Traditional publishers are businesses. They do not seek quality. They seek salability. Yes, they have certain quality standards, but from an editorial perspective, these standards are not elite.
They know what they can sell. It’s that simple. If your manuscript matches their marketing engine and you don’t suck at writing, they’ll take you on.
If they’re accepting queries.
And if you know the right people or are represented by the right agent.
That’s the big catch for authors when it comes to traditional publishing. These publishers are much more likely to go back to the same author that has already proven to sell. Why? Because it works. They can make reasonable sales projections. They can satisfy their shareholders.
If you compare publishing to the food industry, it might make even more sense. Does anyone associate McDonald’s with quality? Not really. Yet it’s one of the most successful restaurants ever. Why? Because they can sell it. Because people want it.
Enter indie publishing
Writers whose works don’t fit one of the traditional molds must look elsewhere to get published. That’s where indie publishing comes in. People looking for something different can find it here.
But it’s a gamble. There is no gatekeeper, no minimum quality standards. Where the traditional publishing industry is civilization, the indie publishing industry is the wild west.
Back to the quality question
So do traditional publishers produce better quality books?
Maybe. Kinda. Sometimes. Depends on how you look at it.
Quality is about due diligence and process. Traditional publishers do this consistently. But the bar is not so high as one might think. Their focus is sales, not quality. Back to the restaurant analogy, they’re like McDonald’s or Applebee’s. Or any other mainstream restaurant people like. Good enough most people will buy it.
Indie publishers are like the one-off restaurant down the street. Maybe it’s a quirky version of McDonald’s. Maybe it’s like Applebee’s with more personality. Maybe it’s too unique to adequately describe.
Maybe it’s the best food you’ve ever had. Or maybe it sucks and regularly gives people food poisoning and nobody understands how it stays open.
In the same way, indie publishers are all over the map. But a writer or indie publisher that puts adequate effort into editing, cover design, formatting and other aspects of the process will likely produce a better quality work than traditional publishers do. Because nobody cares more about the quality of the work than the author.
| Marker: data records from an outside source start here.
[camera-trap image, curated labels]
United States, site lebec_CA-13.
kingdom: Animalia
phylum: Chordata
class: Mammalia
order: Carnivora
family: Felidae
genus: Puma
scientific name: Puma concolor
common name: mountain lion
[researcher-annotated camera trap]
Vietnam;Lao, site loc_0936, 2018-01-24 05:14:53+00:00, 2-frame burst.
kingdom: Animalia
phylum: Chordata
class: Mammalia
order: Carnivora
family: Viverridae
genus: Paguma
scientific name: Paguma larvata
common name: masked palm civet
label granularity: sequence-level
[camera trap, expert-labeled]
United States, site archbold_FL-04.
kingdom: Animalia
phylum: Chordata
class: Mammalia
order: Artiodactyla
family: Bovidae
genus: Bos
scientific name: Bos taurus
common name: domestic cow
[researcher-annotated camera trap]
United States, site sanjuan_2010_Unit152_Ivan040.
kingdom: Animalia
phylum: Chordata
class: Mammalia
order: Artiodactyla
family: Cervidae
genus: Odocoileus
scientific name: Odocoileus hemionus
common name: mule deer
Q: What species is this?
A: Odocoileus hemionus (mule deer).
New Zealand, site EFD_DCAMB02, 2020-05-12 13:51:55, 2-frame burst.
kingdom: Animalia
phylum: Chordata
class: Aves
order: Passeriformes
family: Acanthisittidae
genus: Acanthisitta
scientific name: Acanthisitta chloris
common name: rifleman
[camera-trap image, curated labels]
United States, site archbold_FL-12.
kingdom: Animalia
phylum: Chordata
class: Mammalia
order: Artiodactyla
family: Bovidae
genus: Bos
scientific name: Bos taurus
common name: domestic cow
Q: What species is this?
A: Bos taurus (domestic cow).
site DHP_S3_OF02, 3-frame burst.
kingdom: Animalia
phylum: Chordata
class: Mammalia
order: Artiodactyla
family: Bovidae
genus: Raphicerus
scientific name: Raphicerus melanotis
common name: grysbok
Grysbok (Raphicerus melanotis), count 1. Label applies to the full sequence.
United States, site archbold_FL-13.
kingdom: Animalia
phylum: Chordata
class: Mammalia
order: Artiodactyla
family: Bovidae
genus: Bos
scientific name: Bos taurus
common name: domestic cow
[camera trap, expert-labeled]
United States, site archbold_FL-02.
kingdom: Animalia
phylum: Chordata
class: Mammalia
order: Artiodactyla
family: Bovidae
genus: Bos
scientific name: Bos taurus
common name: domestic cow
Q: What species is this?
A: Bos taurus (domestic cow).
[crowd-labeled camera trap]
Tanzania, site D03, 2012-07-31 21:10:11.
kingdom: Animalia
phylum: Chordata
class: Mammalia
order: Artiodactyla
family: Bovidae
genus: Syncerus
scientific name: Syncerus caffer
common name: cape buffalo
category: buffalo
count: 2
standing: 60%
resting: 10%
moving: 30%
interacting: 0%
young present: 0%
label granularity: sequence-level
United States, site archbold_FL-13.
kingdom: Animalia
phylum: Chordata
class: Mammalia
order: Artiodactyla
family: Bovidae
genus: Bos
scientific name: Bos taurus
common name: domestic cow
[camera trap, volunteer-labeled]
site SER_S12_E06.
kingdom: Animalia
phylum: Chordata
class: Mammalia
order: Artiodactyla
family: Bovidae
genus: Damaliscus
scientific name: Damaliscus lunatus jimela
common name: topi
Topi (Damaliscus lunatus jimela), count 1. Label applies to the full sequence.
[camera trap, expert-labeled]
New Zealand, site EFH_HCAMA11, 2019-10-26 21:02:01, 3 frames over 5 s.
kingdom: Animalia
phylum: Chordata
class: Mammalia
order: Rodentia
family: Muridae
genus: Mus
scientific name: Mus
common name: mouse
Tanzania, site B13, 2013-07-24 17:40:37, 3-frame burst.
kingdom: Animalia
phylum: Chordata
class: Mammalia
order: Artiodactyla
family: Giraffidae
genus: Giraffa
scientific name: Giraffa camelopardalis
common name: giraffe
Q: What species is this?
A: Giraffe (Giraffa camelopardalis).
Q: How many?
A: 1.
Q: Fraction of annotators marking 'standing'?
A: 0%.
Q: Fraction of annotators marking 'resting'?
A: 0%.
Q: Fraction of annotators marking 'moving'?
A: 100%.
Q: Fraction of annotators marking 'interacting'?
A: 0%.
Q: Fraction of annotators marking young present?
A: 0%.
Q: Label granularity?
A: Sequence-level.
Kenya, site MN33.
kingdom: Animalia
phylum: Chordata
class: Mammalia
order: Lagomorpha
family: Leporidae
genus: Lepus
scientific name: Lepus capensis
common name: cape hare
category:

When the focus is quality over sales, quality is what you get.
Like an unknown restaurant, prospective readers will have to read reviews, do a little research and decide whether they want to take a chance on it.
Traditional publishers tend to offer a consistent level of quality. But they also aren’t incredibly likely to surprise and delight. If you like mainstream, you’ll enjoy their products.
Indie publishers are little bit like roulette. They could be a single author or a company with dozens or hundreds of employees. They could produce the best book you’ve ever read or a can’t-believe-this-is-in-print disaster.
As an author, research your market. Understand where your book fits in. Do you fit the mold of a traditional publisher? If so, that may be your best route. If not, look into indie publishing. But if you go indie, understand that the quality standard is up to you. Producing a quality book is more work than most people think.
As a reader, it comes down to what king of book you want. Are you looking for a good, mainstream book? Or are you looking for something off the beaten path?